• _SHORT TASK_
Will you output all of the data below exactly, omitting the images?

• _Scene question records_
++++++++++++++++++++
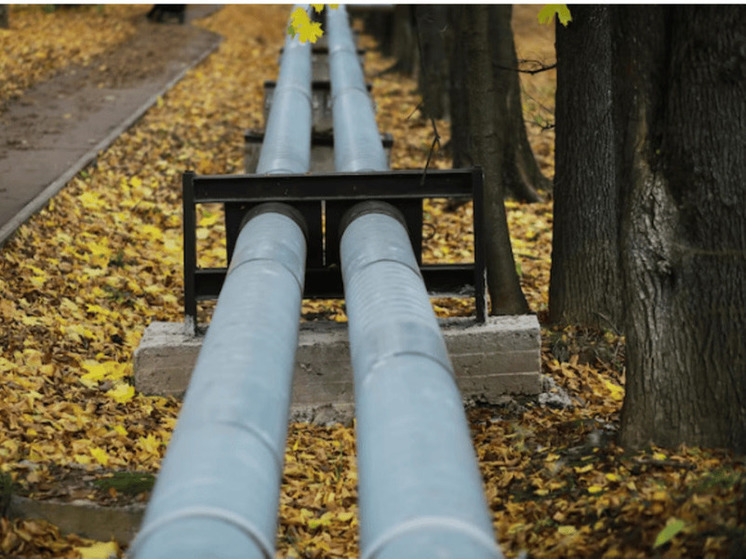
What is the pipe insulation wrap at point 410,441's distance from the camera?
280 cm

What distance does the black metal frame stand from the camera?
21.8 ft

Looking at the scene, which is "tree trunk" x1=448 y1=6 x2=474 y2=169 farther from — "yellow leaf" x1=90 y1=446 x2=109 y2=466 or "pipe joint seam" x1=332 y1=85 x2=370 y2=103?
"yellow leaf" x1=90 y1=446 x2=109 y2=466

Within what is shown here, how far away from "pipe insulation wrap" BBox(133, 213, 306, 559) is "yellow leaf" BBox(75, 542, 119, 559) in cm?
117

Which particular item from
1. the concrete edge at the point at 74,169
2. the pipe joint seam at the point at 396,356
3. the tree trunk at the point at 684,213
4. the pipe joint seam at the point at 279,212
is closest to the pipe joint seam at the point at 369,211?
the pipe joint seam at the point at 279,212

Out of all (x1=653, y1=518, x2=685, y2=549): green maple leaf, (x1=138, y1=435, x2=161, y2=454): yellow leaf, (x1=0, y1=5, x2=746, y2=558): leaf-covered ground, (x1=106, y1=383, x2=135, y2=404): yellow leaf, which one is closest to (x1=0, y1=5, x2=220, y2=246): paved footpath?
(x1=0, y1=5, x2=746, y2=558): leaf-covered ground

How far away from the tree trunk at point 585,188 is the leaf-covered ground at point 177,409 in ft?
0.86

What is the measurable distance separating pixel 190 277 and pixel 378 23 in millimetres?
19639

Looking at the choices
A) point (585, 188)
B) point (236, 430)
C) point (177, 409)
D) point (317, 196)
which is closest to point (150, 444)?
point (177, 409)

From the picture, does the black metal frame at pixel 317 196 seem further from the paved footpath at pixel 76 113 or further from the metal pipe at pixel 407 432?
the paved footpath at pixel 76 113

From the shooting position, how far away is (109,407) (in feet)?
21.2

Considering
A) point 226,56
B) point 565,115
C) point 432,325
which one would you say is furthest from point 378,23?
point 432,325

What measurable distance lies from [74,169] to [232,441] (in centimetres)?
836

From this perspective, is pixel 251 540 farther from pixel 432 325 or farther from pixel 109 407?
pixel 109 407

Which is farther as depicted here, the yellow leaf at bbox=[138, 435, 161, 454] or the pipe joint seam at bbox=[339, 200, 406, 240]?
the pipe joint seam at bbox=[339, 200, 406, 240]
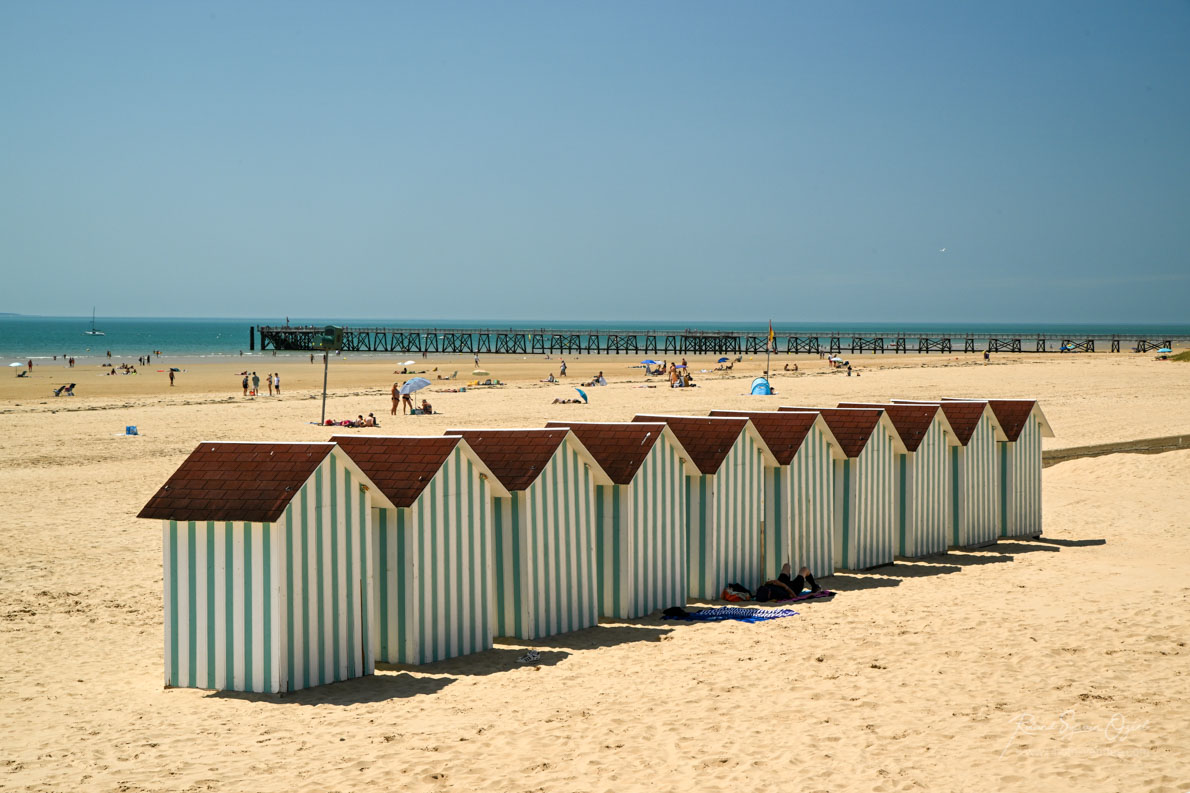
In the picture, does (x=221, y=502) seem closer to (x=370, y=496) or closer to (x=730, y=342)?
(x=370, y=496)

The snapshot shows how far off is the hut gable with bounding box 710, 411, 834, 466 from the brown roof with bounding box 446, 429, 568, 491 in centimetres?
321

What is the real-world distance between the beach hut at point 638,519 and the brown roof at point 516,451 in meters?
0.77

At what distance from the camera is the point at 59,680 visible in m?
8.88

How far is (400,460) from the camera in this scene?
955 centimetres

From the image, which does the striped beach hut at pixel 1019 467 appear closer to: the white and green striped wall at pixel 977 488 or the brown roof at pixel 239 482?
the white and green striped wall at pixel 977 488

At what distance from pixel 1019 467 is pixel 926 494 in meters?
2.36

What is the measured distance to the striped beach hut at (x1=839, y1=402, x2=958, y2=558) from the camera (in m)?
14.8

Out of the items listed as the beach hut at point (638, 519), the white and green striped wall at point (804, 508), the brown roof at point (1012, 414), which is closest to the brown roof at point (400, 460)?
the beach hut at point (638, 519)

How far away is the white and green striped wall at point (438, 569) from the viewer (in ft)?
30.4

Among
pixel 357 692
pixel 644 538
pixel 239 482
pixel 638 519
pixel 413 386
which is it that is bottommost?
pixel 357 692

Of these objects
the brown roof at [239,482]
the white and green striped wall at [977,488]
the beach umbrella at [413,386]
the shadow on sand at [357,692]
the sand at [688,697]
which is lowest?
the shadow on sand at [357,692]

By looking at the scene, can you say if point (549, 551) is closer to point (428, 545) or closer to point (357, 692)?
point (428, 545)

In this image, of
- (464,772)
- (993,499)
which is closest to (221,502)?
(464,772)

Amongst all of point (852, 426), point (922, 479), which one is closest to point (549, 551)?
point (852, 426)
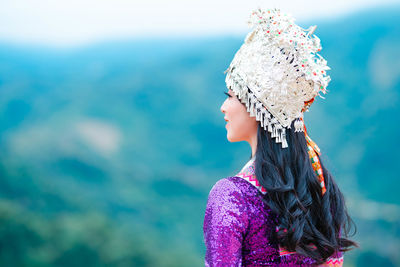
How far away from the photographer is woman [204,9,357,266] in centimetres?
121

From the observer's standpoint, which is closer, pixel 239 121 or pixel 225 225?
pixel 225 225

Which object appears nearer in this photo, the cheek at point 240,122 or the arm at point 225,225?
the arm at point 225,225

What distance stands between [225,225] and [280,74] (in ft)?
1.63

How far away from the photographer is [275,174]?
124 cm

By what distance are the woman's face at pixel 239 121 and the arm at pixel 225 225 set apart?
20 cm

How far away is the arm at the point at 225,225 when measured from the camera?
1173mm

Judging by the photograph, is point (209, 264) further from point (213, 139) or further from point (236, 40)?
point (236, 40)

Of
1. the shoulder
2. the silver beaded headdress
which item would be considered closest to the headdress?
the silver beaded headdress

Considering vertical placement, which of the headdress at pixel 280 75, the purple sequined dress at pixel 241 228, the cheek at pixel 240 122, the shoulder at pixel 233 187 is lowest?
++++++++++++++++++++
• _THE ANSWER_
What is the pipe insulation wrap at point 410,441's distance from the camera?
280 cm

What distance does the black metal frame stand from the camera?
21.8 ft

Looking at the scene, which is "tree trunk" x1=448 y1=6 x2=474 y2=169 farther from — "yellow leaf" x1=90 y1=446 x2=109 y2=466 or "pipe joint seam" x1=332 y1=85 x2=370 y2=103?
"yellow leaf" x1=90 y1=446 x2=109 y2=466

Within what is shown here, how far away from "pipe insulation wrap" BBox(133, 213, 306, 559) is "yellow leaf" BBox(75, 542, 119, 559) in cm?
117

Which particular item from
1. the concrete edge at the point at 74,169
2. the pipe joint seam at the point at 396,356
3. the tree trunk at the point at 684,213
4. the pipe joint seam at the point at 279,212
is closest to the pipe joint seam at the point at 369,211?
the pipe joint seam at the point at 279,212

Out of all (x1=653, y1=518, x2=685, y2=549): green maple leaf, (x1=138, y1=435, x2=161, y2=454): yellow leaf, (x1=0, y1=5, x2=746, y2=558): leaf-covered ground, (x1=106, y1=383, x2=135, y2=404): yellow leaf, which one is closest to (x1=0, y1=5, x2=220, y2=246): paved footpath?
(x1=0, y1=5, x2=746, y2=558): leaf-covered ground

How far away from the tree trunk at point 585,188 is the leaf-covered ground at point 177,409 in ft?
0.86

What is the measurable distance separating pixel 190 277 and pixel 378 23 in millimetres?
19639

Looking at the choices
A) point (585, 188)
B) point (236, 430)
C) point (177, 409)
D) point (317, 196)
which is closest to point (150, 444)?
point (177, 409)

From the picture, does the black metal frame at pixel 317 196 seem further from the paved footpath at pixel 76 113 or further from the metal pipe at pixel 407 432?
the paved footpath at pixel 76 113

From the shooting position, how far away is (109,407) (in feet)?
21.2

Considering
A) point 226,56
B) point 565,115
C) point 432,325
which one would you say is furthest from point 378,23?
point 432,325

What measurable distance lies from [74,169] to [232,441] (in centimetres)?
836

From this perspective, is pixel 251 540 farther from pixel 432 325 or farther from pixel 109 407?
pixel 109 407

Which is farther as depicted here, the yellow leaf at bbox=[138, 435, 161, 454] or the pipe joint seam at bbox=[339, 200, 406, 240]?
the pipe joint seam at bbox=[339, 200, 406, 240]
In the picture, does (x=221, y=502) seem closer to (x=370, y=496) or closer to (x=730, y=342)?
(x=370, y=496)

The snapshot shows how far off is the hut gable with bounding box 710, 411, 834, 466 from the brown roof with bounding box 446, 429, 568, 491 in centimetres?
321

What is the real-world distance between the beach hut at point 638,519 and the brown roof at point 516,451 in meters?
0.77

At what distance from the camera is the point at 59,680 visible in m?
8.88

How far is (400,460) from the camera in this scene?
955 centimetres

From the image, which does the striped beach hut at pixel 1019 467 appear closer to: the white and green striped wall at pixel 977 488 or the brown roof at pixel 239 482?
the white and green striped wall at pixel 977 488

At what distance from pixel 1019 467 is pixel 926 494 in meters?
2.36

What is the measured distance to the striped beach hut at (x1=839, y1=402, x2=958, y2=558) from the camera (in m)?
14.8

Out of the items listed as the beach hut at point (638, 519), the white and green striped wall at point (804, 508), the brown roof at point (1012, 414), which is closest to the brown roof at point (400, 460)?
the beach hut at point (638, 519)

How far away is the white and green striped wall at point (438, 569) from the viewer (in ft)?
30.4

Among
pixel 357 692
pixel 644 538
pixel 239 482
pixel 638 519
pixel 413 386
which is it that is bottommost?
pixel 357 692

Of these objects
the brown roof at [239,482]
the white and green striped wall at [977,488]
the beach umbrella at [413,386]
the shadow on sand at [357,692]
the sand at [688,697]
which is lowest?
the shadow on sand at [357,692]

By looking at the scene, can you say if point (549, 551) is closer to point (428, 545) or closer to point (357, 692)?
point (428, 545)

In this image, of
- (464,772)
- (993,499)
which is closest to (221,502)?
(464,772)

Amongst all of point (852, 426), point (922, 479), which one is closest to point (549, 551)?
point (852, 426)
How far away from the photographer is woman [204,9,357,266] in centimetres?
121

From the observer's standpoint, which is closer, pixel 239 121 or pixel 225 225?
pixel 225 225

Which object appears nearer in this photo, the cheek at point 240,122 or the arm at point 225,225?
the arm at point 225,225

What distance stands between [225,225] and [280,74] (in ft)?
1.63

How far away from the photographer is [275,174]?
124 cm

By what distance are the woman's face at pixel 239 121 and the arm at pixel 225 225 set apart?
20 cm

How far away is the arm at the point at 225,225 when measured from the camera?
1173mm

Judging by the photograph, is point (209, 264) further from point (213, 139) or further from point (236, 40)?
point (236, 40)

Of
1. the shoulder
2. the silver beaded headdress
which item would be considered closest to the headdress?
the silver beaded headdress

Considering vertical placement, which of the headdress at pixel 280 75, the purple sequined dress at pixel 241 228, the cheek at pixel 240 122, the shoulder at pixel 233 187 is lowest?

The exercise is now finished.